If you love big soap opera-style movies with sordid family problems, this is something you will want to check out. Even if you don’t the performances are memorable enough and the technical aspects strong enough that it’s still really good stuff.

Rating: B+

Spellbound (1945)


Starring: Ingrid Bergman, Gregory Peck, Michael Chekhov, Leo G. Carroll

Director: Alfred Hitchcock

Summary: A psychiatrist tries to help the man she loves solve a murder buried in his subconscious

Other Nominations: Director, Supporting Actor (Chekhov), Dramatic/Comedy Score*, B&W Cinematography, Special Effects


-I liked the score a lot.

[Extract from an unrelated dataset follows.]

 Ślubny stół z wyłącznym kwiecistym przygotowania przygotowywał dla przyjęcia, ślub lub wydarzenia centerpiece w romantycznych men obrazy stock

Miklos Rozsa composed the score for both this and The Lost Weekend in the same year, and was the first to use a theremin for a film score; while I didn’t think it worked at all for the other movie, here it makes total sense, as this is a thriller where one of the characters keeps having psychotic breakdowns. Tonally, it fits this movie much better. Beyond that, there’s a lot of other very good pieces here, and the “bigness” of the score also helps for this movie.

-The Salvador Dali-designed dream sequences are a lot of fun, even if we only got about 2 minutes worth of them due to budgetary and pacing reasons.

-Bergman is again good even if she’s not really one of my favorites. Peck is just okay here, his appeal at this point in his career was mainly as an attractive guy with a sexy voice.


-This is a lower-level Hitchcock thriller. One problem is that most of time it doesn’t feel all that tense most of the time because instead of a slow build (like Rebecca or Suspicion), it’s just a basic “man on the run” movie with a lot of interruptions used to move along the psychoanalytic aspects. The other issue is that the characters aren’t all that memorable. It’s still pretty good, but it’s not one of his better movies by any stretch.

Other Stuff

-From 1943 to 1945, Bergman was in 5 Best Picture nominees, had 3 Best Actress nominations and won for Gaslight; one of the most dominant periods for any actress on record. While this is the last time we’ll see her, she went strong through the end of the 1940’s until she fell off the face the earth for a while in Hollywood terms. This was because in 1950, she had an affair with Italian director Roberto Rossellini, got pregnant and left her husband and daughter back in the United States. This shattered her public image, especially given some of the roles she was associated with: a nun (The Bells of St. Mary’s) and a virgin saint (Joan of Arc in 1948). From 1950-1955 she starred in 5 of Rossellini’s films until they separated in 1955. She returned to Hollywood in 1956, winning an Oscar for Anastasia that year, making it clear the public forgave her. She would become one of only a few to win 3 Oscars, also winning Best Supporting Actress in 1974 for Murder on the Orient Express.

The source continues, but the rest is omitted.